■ **Texte proposé**
Plus les chercheurs en savent sur la façon dont le coronavirus s’attache, envahit et détourne les cellules humaines, plus la recherche de médicaments pour le combattre est efficace. C’était l’idée que mes collègues et moi espérions réaliser lorsque nous avons commencé à dresser une carte du coronavirus il y a deux mois. Cette carte montre toutes les protéines du coronavirus et toutes les protéines du corps humain avec lesquelles ces protéines virales pourraient interagir.
En théorie, toute intersection sur la carte entre les protéines virales et humaines est un lieu où des médicaments pourraient combattre le coronavirus. Mais au lieu d’essayer de développer de nouveaux médicaments pour travailler sur ces points d’interaction, nous nous sommes tournés vers les plus de 2 000 médicaments uniques déjà approuvés par la FDA pour l’usage humain. Nous pensions que, sur cette longue liste, il y aurait quelques médicaments ou composés qui interagissent avec les mêmes protéines humaines que le coronavirus.
Nous avions raison.
Notre équipe multidisciplinaire de chercheurs de l’université de Californie à San Francisco, appelée QCRG, a identifié 69 médicaments et composés existants susceptibles de traiter le COVID-19. Il y a un mois, nous avons commencé à expédier des boîtes de ces médicaments à l’Institut Pasteur à Paris et à Mount Sinai à New York pour voir s’ils combattent effectivement le coronavirus.
Au cours des quatre dernières semaines, nous avons testé 47 de ces médicaments et composés en laboratoire contre des coronavirus vivants. Je suis heureux d’annoncer que nous avons identifié des pistes de traitement solides et mis en évidence deux mécanismes distincts pour la façon dont ces médicaments affectent l’infection par le SRAS-CoV-2. Nos conclusions ont été publiées le 30 avril dans la revue Nature.

■ **Consignes**
1. D'après le texte sur la carte du coronavirus, combien de médicaments et composés l'équipe a-t-elle testés en laboratoire contre des coronavirus vivants ?
2. Recopiez le passage du texte sur la carte du coronavirus qui commence par « Au cours des » et se poursuit jusqu'à « la revue Nature. ».
3. Prolongez le texte sur la carte du coronavirus au-delà de sa dernière phrase.

Entrées du jeu de données

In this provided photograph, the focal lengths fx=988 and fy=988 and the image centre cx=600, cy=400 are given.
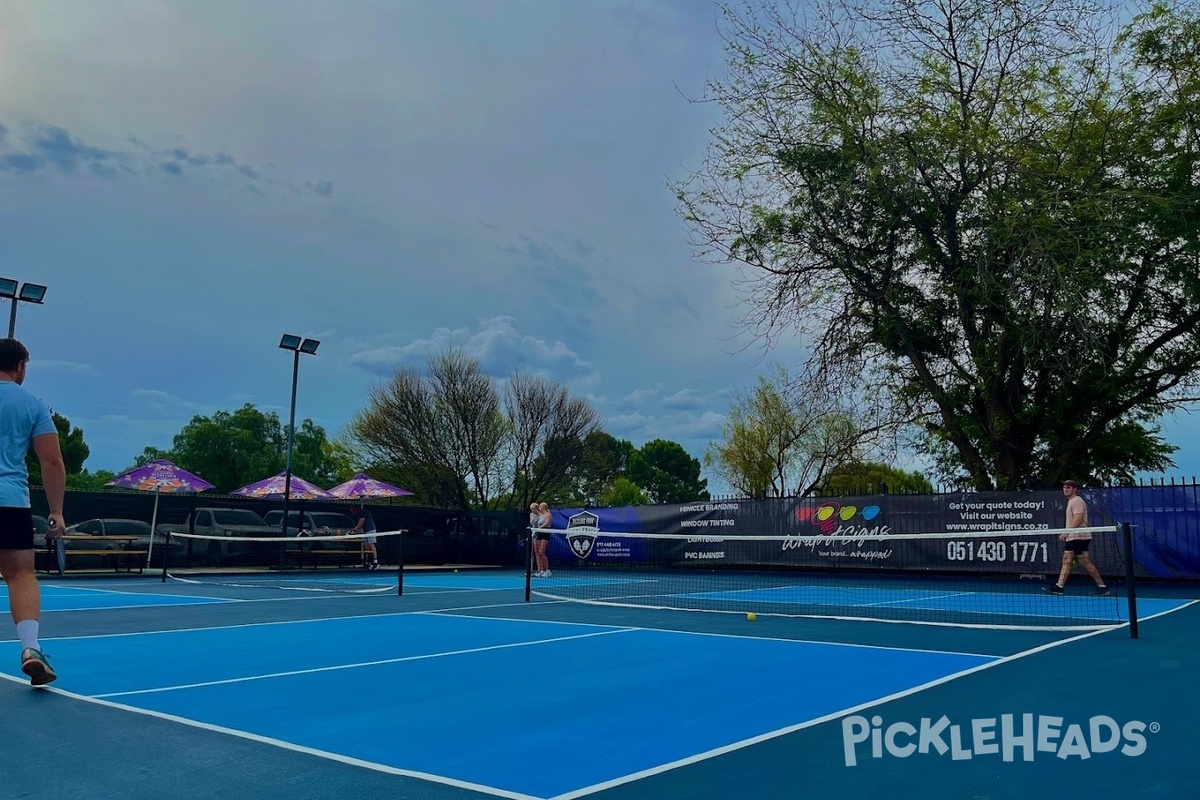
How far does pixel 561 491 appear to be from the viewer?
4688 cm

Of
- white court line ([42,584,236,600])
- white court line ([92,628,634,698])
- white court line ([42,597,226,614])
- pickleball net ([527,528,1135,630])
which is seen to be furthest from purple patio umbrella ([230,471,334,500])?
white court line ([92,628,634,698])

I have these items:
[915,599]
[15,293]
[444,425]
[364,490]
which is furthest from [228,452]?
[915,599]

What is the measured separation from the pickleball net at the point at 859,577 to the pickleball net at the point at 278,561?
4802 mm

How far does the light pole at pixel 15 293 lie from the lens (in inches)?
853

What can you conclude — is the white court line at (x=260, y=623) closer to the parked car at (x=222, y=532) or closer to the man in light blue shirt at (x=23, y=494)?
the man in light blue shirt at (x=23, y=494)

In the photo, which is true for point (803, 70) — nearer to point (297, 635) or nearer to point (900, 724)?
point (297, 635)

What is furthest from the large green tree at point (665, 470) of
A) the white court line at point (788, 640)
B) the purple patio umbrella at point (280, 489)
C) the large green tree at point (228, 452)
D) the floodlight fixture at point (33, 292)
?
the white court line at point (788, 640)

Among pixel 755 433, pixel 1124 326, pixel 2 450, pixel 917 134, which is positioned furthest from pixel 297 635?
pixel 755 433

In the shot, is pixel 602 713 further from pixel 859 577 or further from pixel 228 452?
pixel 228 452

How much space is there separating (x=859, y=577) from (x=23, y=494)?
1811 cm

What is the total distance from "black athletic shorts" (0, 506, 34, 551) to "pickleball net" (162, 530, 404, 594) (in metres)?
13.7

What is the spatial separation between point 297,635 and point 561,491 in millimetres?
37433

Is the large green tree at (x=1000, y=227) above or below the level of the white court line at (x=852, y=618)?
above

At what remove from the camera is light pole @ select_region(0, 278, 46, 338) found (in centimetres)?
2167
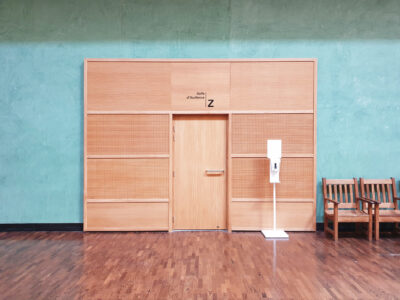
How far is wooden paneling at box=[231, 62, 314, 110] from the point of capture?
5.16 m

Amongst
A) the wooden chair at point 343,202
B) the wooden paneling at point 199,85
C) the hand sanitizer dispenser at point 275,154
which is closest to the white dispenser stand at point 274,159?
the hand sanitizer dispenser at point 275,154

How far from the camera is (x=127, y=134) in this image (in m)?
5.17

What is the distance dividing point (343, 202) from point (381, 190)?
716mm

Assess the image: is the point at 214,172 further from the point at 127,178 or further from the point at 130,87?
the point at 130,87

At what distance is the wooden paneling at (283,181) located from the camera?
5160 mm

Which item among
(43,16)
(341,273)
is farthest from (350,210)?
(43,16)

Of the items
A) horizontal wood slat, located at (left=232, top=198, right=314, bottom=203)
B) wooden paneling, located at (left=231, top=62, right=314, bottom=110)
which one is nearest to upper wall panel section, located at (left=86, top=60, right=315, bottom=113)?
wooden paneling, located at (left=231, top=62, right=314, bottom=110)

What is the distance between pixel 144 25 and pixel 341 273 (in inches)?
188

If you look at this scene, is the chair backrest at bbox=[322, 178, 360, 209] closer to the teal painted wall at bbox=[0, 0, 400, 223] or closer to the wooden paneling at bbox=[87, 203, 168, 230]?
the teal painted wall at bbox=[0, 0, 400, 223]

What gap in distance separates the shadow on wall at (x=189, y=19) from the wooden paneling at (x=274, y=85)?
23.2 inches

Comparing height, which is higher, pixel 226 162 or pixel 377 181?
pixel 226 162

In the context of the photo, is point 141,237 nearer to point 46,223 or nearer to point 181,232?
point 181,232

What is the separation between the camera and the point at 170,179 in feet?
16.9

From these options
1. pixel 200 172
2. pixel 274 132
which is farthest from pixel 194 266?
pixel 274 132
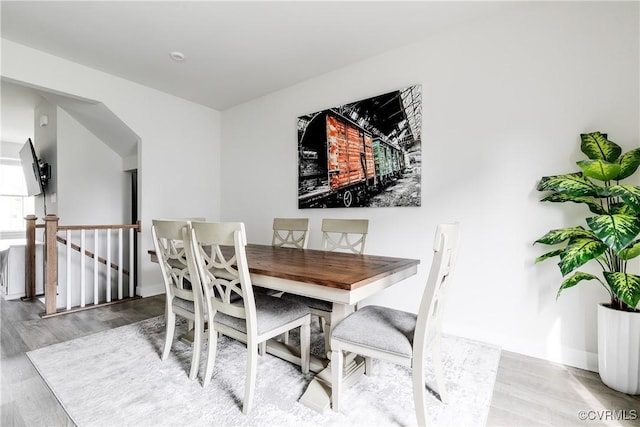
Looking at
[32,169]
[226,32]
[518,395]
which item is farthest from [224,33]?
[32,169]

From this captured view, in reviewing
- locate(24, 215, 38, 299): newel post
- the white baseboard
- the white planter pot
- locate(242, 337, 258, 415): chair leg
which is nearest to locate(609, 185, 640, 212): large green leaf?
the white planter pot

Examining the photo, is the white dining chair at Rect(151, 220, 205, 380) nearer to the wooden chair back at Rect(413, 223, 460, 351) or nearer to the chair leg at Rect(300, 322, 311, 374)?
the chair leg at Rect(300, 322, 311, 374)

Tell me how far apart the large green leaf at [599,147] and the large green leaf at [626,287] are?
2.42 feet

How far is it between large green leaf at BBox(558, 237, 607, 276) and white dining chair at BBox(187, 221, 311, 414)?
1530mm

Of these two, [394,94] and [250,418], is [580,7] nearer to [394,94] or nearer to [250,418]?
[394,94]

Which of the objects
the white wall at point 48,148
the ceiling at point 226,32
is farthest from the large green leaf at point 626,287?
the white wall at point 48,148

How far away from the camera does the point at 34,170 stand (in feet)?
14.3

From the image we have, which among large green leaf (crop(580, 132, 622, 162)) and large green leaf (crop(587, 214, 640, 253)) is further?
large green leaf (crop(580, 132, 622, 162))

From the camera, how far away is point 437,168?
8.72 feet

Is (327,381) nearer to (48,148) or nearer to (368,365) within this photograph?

■ **Corrigé des activités**
1. 47 médicaments et composés.

2.
Au cours des quatre dernières semaines, nous avons testé 47 de ces médicaments et composés en laboratoire contre des coronavirus vivants. Je suis heureux d’annoncer que nous avons identifié des pistes de traitement solides et mis en évidence deux mécanismes distincts pour la façon dont ces médicaments affectent l’infection par le SRAS-CoV-2. Nos conclusions ont été publiées le 30 avril dans la revue Nature.

3.
Le processus de test
La carte que nous avons élaborée et le catalogue de médicaments de la FDA que nous avons consulté ont montré qu’il existait des interactions potentielles entre le virus, les cellules humaines et les médicaments ou composés existants. Mais nous ne savions pas si les médicaments que nous avons identifiés rendraient une personne plus résistante au virus, plus susceptible ou feraient quoi que ce soit.
Pour trouver ces réponses, nous avions besoin de trois choses : les médicaments, le virus vivant et les cellules dans lesquelles les tester. Il serait optimal de tester les médicaments dans des cellules humaines infectées. Cependant, les scientifiques ne savent pas encore quelles cellules humaines fonctionnent le mieux pour étudier le coronavirus en laboratoire. Nous avons donc utilisé des cellules de singe vert africain, qui sont fréquemment utilisées à la place des cellules humaines pour tester les médicaments antiviraux. Elles peuvent être facilement infectées par le coronavirus et réagissent aux médicaments de manière très proche de celle des cellules humaines.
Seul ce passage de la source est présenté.